A woman whom the Boston Globe alleged suspected Ricardo Arroyo of sexually assaulting her after she blacked out at a party in 2007 hit back at the daily newspaper in a statement released Wednesday stating that Arroyo was never a suspect in her assault and charging that an investigator hired by District Attorney Kevin Hayden’s campaign told her she would be part of a political scandal.

Speaking through an attorney, who read her statement during a press conference held by the Arroyo campaign, the woman said she repeatedly told the Globe that Arroyo, who was then 17 years old, had nothing to do with her assault.

“On August 16th I told the Globe that I do not associate anything that happened to me with Ricardo Arroyo,” she said in a statement read by attorney Brigite Melo-Cronin. “Despite me telling them this, the Globe continued to push me to say what they were alleging. On August 17th, I made it clear to them that Ricardo Arroyo never assaulted me. I am shocked, despite that, somehow, they still included me in their story.”

The Globe story, which appeared in on the front page of Wednesday’s edition of the newspaper, reported that Arroyo was also investigated in connection with a sexual assault charge from a 2005 case in which a girl claimed Arroyo pressured her into performing oral sex on him. Arroyo was not charged in that case. The Boston Globe acknowledged that the files on the cases they received were incomplete.

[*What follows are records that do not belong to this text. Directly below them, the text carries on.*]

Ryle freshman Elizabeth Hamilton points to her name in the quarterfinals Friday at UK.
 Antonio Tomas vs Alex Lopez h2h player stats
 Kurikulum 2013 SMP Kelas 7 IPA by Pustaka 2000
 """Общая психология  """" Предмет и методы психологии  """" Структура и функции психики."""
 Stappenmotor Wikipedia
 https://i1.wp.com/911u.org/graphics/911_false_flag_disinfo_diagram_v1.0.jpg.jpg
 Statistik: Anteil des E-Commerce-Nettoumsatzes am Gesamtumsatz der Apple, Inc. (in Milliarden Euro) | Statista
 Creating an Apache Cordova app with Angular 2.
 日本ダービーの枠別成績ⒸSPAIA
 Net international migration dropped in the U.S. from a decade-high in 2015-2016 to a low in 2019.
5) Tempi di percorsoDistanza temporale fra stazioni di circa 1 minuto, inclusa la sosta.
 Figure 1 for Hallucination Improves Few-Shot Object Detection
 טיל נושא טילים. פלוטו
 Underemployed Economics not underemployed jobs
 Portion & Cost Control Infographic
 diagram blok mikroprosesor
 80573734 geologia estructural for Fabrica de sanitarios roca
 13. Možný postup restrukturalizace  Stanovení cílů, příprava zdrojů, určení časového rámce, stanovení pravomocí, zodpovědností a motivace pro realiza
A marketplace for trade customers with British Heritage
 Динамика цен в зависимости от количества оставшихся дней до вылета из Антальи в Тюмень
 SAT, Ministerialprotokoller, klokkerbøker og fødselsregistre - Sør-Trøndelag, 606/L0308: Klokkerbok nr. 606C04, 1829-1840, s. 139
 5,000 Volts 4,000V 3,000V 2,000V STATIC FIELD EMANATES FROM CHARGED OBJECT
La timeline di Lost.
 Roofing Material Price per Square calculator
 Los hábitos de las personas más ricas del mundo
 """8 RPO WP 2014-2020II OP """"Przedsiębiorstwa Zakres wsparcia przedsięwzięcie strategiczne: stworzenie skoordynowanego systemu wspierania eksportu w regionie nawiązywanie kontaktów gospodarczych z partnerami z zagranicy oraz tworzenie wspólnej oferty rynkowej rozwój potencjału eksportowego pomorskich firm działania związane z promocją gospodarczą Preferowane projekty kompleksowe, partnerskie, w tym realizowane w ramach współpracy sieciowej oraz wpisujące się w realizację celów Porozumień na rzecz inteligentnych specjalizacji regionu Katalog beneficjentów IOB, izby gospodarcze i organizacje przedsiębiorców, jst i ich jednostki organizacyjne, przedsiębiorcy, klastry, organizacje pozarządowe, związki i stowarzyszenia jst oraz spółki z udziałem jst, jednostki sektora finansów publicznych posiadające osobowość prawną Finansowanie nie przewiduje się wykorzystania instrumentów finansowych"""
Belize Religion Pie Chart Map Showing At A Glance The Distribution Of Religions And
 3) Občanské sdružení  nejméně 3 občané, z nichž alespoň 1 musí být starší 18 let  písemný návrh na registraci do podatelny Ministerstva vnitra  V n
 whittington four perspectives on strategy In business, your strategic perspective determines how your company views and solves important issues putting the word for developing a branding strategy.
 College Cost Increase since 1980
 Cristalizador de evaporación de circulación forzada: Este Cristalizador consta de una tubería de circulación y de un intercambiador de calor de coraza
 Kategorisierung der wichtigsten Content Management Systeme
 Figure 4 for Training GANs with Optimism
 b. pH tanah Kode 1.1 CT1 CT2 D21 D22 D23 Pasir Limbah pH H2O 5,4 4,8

Arroyo said that in neither case was he interviewed by police nor told he was under investigation in connection with a crime.

“Until a week ago, I had never been informed there were any such complaints ever made,” Arroyo told reporters at the press conference, held at his Jamaica Plain campaign office. “I first learned of these complaints last week from the Boston Globe. I was never questioned by Boston Public School officials, the Boston Police Department or anyone relative to any such investigations.”

Arroyo said he learned after meeting with the Globe that the 2005 complaint was determined by police to be unfounded.

Had Arroyo been informed of the investigations, it would mean he lied on his application to be admitted to the Massachusetts bar, on which applicants are asked whether they’ve ever been investigated for any crime.

Police records state that a detective spoke to Arroyo and his attorney at the time, Jose Vincenty, according to the Globe report. Arroyo says Vincenty is a family friend who represented him in school-related issues not having to do with assault allegations.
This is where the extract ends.